**Your assignment**
Print each entry word for word without images.

**Input for this task**

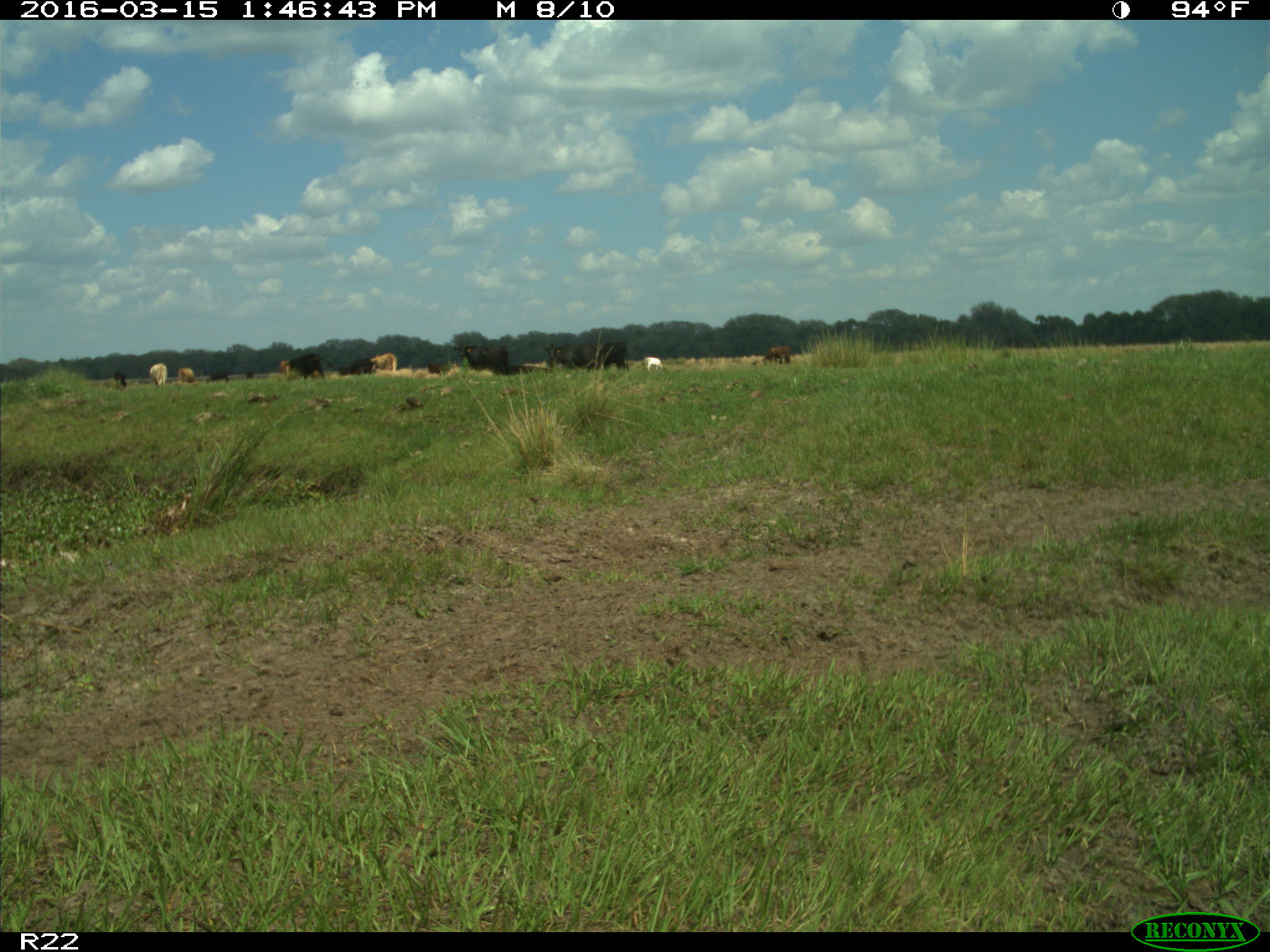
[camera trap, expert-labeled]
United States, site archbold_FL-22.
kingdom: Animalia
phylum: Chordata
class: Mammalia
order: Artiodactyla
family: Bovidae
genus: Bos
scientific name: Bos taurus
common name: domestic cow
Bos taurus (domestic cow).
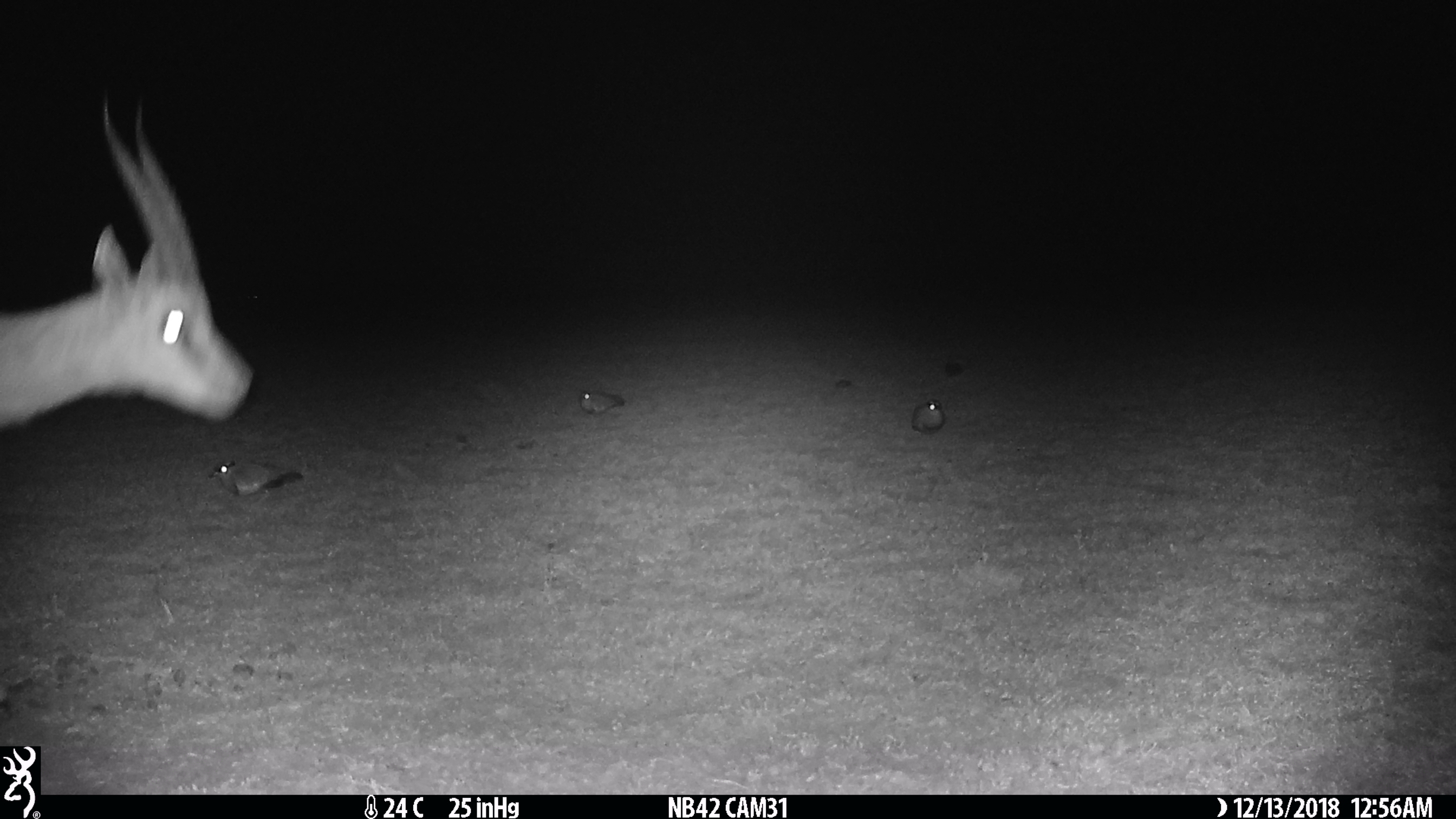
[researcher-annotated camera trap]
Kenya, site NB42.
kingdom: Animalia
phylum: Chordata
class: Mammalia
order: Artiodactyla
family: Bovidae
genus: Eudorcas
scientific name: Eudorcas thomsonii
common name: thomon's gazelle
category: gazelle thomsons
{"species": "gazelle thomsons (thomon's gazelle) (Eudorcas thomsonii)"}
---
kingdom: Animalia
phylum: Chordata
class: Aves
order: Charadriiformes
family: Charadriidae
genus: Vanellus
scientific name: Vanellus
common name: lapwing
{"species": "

**Exercise result**
[camera trap, expert-labeled]
United States, site archbold_FL-22.
kingdom: Animalia
phylum: Chordata
class: Mammalia
order: Artiodactyla
family: Bovidae
genus: Bos
scientific name: Bos taurus
common name: domestic cow
Bos taurus (domestic cow).
[researcher-annotated camera trap]
Kenya, site NB42.
kingdom: Animalia
phylum: Chordata
class: Mammalia
order: Artiodactyla
family: Bovidae
genus: Eudorcas
scientific name: Eudorcas thomsonii
common name: thomon's gazelle
category: gazelle thomsons
{"species": "gazelle thomsons (thomon's gazelle) (Eudorcas thomsonii)"}
---
kingdom: Animalia
phylum: Chordata
class: Aves
order: Charadriiformes
family: Charadriidae
genus: Vanellus
scientific name: Vanellus
common name: lapwing
{"species": "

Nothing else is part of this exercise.